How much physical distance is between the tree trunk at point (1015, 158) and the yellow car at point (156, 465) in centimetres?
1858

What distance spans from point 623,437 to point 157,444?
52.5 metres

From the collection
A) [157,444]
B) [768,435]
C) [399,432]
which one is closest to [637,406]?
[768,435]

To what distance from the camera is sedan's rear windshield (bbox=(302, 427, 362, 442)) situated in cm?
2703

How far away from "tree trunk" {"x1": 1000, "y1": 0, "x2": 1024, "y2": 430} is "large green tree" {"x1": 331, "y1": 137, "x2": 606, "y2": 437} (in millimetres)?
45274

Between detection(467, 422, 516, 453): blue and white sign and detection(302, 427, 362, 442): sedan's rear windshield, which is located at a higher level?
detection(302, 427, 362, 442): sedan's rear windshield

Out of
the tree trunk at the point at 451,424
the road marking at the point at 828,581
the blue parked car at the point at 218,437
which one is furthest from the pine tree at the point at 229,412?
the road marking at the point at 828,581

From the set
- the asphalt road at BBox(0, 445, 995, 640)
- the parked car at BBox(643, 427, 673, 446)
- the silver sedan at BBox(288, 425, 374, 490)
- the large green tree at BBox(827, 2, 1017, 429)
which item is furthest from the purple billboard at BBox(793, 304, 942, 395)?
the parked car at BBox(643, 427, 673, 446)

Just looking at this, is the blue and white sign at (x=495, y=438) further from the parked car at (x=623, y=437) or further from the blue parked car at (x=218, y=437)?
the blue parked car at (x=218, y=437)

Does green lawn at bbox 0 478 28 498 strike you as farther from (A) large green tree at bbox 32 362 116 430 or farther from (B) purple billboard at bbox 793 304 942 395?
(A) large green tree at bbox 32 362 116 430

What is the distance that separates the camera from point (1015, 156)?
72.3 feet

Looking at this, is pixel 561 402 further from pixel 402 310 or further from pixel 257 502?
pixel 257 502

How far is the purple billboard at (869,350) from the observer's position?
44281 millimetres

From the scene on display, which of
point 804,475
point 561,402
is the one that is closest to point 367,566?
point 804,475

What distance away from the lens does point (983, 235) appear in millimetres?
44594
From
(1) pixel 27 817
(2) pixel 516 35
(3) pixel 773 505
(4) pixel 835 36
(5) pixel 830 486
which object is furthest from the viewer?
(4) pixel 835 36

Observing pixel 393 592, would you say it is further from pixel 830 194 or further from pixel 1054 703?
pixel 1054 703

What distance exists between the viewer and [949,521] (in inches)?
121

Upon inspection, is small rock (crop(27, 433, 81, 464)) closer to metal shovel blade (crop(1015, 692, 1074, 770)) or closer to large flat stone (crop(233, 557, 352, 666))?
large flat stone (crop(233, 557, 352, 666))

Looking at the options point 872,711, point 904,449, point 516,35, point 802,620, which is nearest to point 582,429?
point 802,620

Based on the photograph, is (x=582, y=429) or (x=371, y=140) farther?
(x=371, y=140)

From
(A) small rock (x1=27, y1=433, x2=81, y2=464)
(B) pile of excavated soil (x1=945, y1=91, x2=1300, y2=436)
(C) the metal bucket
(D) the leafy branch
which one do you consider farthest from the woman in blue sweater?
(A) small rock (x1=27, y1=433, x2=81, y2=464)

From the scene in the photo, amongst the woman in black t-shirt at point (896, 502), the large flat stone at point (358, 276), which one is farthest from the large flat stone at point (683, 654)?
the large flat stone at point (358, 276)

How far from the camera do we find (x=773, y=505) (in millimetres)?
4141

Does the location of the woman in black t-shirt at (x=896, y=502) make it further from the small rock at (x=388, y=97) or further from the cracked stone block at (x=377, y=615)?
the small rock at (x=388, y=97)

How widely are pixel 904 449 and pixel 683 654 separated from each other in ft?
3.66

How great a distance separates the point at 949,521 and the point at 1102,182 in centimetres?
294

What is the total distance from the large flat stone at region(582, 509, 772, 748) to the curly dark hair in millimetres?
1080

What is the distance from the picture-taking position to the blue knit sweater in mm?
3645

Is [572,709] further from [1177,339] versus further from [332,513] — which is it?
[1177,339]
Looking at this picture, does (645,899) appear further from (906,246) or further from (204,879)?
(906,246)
--
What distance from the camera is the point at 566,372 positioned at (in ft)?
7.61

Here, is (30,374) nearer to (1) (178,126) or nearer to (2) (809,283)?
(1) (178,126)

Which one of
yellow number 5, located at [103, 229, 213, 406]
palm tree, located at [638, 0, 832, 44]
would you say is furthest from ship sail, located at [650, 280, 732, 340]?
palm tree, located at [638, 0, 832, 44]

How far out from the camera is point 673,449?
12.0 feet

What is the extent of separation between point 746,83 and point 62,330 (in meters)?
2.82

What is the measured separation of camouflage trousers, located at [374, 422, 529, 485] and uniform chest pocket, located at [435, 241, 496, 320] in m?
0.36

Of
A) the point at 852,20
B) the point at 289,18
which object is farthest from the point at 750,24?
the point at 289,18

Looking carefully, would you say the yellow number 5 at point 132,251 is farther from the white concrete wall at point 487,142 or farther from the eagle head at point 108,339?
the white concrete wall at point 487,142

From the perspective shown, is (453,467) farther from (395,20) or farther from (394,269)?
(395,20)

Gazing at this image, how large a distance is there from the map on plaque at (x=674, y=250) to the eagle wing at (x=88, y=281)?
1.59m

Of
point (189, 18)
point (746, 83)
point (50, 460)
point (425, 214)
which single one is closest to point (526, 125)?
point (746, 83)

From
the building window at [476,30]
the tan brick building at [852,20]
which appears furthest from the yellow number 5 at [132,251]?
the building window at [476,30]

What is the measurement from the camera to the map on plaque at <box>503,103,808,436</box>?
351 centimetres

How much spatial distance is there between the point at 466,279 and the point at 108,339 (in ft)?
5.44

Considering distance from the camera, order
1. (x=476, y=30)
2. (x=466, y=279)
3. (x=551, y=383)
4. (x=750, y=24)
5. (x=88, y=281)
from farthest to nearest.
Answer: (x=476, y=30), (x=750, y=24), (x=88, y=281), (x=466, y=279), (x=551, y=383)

Directions:
Can you rewrite the stretch of the data from the line containing "Looking carefully, would" through the line containing "y=279), (x=551, y=383)", replacing "camera" with "viewer" and changing nothing else, and return only those lines?

Correct response:
Looking carefully, would you say the yellow number 5 at point 132,251 is farther from the white concrete wall at point 487,142 or farther from the eagle head at point 108,339?
the white concrete wall at point 487,142

From the perspective shown, is (453,467) farther from (395,20) or farther from (394,269)?
(395,20)

Gazing at this image, how large a distance is there from the map on plaque at (x=674, y=250) to the eagle wing at (x=88, y=281)?
1.59m

Of
point (189, 18)
point (746, 83)
point (50, 460)
point (425, 214)
which single one is closest to point (526, 125)?
point (746, 83)

From
the building window at [476,30]
the tan brick building at [852,20]
which appears furthest from the yellow number 5 at [132,251]?
the building window at [476,30]

What is the measurement from the viewer to the map on plaque at <box>503,103,808,436</box>?
351 centimetres

How much spatial distance is there between the point at 466,279 and the point at 108,339 (in ft)?
5.44

Considering distance from the viewer, order
1. (x=476, y=30)
2. (x=466, y=279)
3. (x=551, y=383)
4. (x=750, y=24)
5. (x=88, y=281)
from farthest to nearest.
Answer: (x=476, y=30), (x=750, y=24), (x=88, y=281), (x=466, y=279), (x=551, y=383)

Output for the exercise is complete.